Enteresan haberler bülteni

BIRAKIN Allah aşkına şu güzel yaz gününde berbat, iç karartıcı haberleri.

Siyaseti ağır ağabeylerimize bırakıp, size günün ilginç haberlerini sunuyorum.

TÜRK KAHVESİ Benim için bu haftanın en ilginç haberi, Bordeaux’nun en iyi şaraplarından birinde “Türk kahvesi” kokusunun bulunması.

Şarap uzmanı değilim, iyi bir şarap içicisiyim.

Mesela, şarabın içindeki “böğürtlen” kokusunu ayıramam.

Kirazı da, deri kokusunu da ayıramam.

Ama ayıranları okurum.

- Bu bilgiyi, Amerika’nın en ünlü şarap dergilerinden “Wine Spectator”un son sayısında okudum.

Saint Emillion bölgesinin en sevdiğim şatolarından biri olan Chateau Canon-la-Gafelliere’in 2008 rekoltesinin hâkim aroması “Türk kahvesi ve elma ağacı”ymış.
Bugüne kadar şarabın içindeki kokular arasında, moka, kahve gibi kokuları okumuştum. Ama Türk kahvesini ilk defa işitiyorum.

Şarap dergiden 93 gibi oldukça yüksek bir puan almış.

YORUM Dünyanın en iyi şarabının içine, en ayırt edici aroma olarak Türk kahvesi girmişse, Türk şarabı da yakın bir zamanda en iyi şaraplar arasına girecektir.

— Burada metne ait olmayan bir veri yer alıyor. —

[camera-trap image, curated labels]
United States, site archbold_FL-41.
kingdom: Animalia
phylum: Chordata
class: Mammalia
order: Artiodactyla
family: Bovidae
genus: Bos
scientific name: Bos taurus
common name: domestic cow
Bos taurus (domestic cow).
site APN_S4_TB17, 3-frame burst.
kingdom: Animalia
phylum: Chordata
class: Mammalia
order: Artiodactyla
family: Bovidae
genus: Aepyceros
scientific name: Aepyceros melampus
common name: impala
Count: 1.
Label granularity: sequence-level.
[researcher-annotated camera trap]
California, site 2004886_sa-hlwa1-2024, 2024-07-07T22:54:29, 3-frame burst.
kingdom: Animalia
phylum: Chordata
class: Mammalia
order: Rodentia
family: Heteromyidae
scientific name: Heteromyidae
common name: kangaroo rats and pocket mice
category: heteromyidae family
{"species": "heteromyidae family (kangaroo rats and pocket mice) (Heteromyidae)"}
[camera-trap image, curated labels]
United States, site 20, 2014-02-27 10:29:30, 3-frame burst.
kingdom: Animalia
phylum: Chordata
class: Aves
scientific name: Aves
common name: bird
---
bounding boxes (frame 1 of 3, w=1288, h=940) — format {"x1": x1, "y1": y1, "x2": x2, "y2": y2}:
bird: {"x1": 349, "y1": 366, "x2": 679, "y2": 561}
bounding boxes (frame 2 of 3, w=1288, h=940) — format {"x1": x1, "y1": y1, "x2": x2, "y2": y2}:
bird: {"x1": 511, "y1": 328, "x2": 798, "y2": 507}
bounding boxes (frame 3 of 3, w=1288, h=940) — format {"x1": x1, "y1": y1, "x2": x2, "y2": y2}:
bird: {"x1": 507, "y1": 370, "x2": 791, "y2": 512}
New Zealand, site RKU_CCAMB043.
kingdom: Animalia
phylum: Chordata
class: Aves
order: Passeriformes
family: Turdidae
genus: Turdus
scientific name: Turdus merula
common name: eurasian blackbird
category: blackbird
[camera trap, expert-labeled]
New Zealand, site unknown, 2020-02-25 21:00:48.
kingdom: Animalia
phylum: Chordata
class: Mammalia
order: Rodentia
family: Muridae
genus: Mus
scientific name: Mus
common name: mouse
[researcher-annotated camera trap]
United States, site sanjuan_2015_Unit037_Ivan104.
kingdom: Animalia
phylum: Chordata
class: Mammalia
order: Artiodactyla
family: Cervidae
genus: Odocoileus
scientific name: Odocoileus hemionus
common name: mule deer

KAYSERİ’DE ŞARAP ÜRETİMİ Haftanın ikinci ilginç haberini ise “Gusto” dergisinin son sayısındaki bir tanıtımdan öğrendim.

İçkili mekân bulmanın neredeyse imkânsız olduğu Kayseri’de şarap üretiliyormuş.

Vinolus Syrah’ın tanıtım yazısını aynen aktarıyorum:

“Güney bölgesi üzümlerinden Kayseri’de yapılıp, 1 yıl Fransız meşe fıçılarda dinlendirilmiş 14.5 derece alkollü.”

Okuyunca kendi kendime sordum.

“Neler oluyor bu güzel ülkemde.”

Tabii kafamdaki arama motoru hemen, ilgili habere gitti.

ZORUNLU HATIRLATMA Geçen ay, Hürriyet’te çok ilginç bir haber yayımlanmıştı.

Elazığ’ın bir köyünde Avrupa Birliği fonlarıyla bir “butik şarap üretimi kursu” açılmıştı.

Kurstan 50’ye yakın genç diploma almıştı.

Alanların yarısı genç kızdı. Kızların yarıdan fazlası ise türbanlıydı.

Haberde, kadeh kaldıran türbanlı kızları görmüştük.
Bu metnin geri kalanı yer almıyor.